Need to pull information that goes beyond simple keyword matching? Vertex AI Vector Search connects the power of Google Cloud's massive vector database directly to your agent. Instead of digging through console dashboards or writing complex API calls, you prompt your client and it handles the search. It takes a query—whether it’s a float array or text—and finds the most semantically similar data points across billions of records in low latency. You can also manage your infrastructure on the fly: ask to list all active vector indexes or check if an index is properly exposed for production traffic.

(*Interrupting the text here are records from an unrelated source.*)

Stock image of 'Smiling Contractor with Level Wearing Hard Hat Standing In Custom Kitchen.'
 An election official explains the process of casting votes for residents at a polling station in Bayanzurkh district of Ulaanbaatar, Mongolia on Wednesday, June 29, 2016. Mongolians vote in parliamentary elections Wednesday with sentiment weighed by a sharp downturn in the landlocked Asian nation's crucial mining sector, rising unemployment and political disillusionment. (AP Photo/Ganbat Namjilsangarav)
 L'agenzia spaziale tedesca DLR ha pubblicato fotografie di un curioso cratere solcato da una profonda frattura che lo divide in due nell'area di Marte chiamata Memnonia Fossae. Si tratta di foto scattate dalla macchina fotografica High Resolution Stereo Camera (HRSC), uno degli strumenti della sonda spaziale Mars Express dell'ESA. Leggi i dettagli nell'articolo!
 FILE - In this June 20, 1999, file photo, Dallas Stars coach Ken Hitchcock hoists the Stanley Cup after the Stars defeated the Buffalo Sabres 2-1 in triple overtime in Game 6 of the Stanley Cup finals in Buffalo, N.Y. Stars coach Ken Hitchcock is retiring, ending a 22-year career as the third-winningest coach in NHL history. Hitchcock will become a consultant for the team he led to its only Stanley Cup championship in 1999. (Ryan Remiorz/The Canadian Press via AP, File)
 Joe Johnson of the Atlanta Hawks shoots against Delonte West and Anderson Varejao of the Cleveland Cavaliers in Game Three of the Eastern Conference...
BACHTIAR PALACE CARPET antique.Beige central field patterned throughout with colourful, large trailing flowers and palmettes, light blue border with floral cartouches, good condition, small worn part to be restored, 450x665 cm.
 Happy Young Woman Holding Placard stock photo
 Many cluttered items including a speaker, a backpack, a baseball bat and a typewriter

This ability to administer and search massive datasets conversationally makes it indispensable, especially when connected through the Vinkius catalog.

## Tools

### get_index_details
Retrieves the specific metadata and configuration settings for a single vector index.

### list_deployed_indexes
Lists all vector indexes that have been successfully deployed to an active search endpoint.

### list_index_endpoints
Retrieves a list of every index endpoint configured within the current project.

### list_vector_indexes
Lists all vector indexes that exist in the entire Google Cloud project scope.

### list_vector_operations
Shows a timeline of long-running tasks, like index builds or updates, currently running in the cloud queue.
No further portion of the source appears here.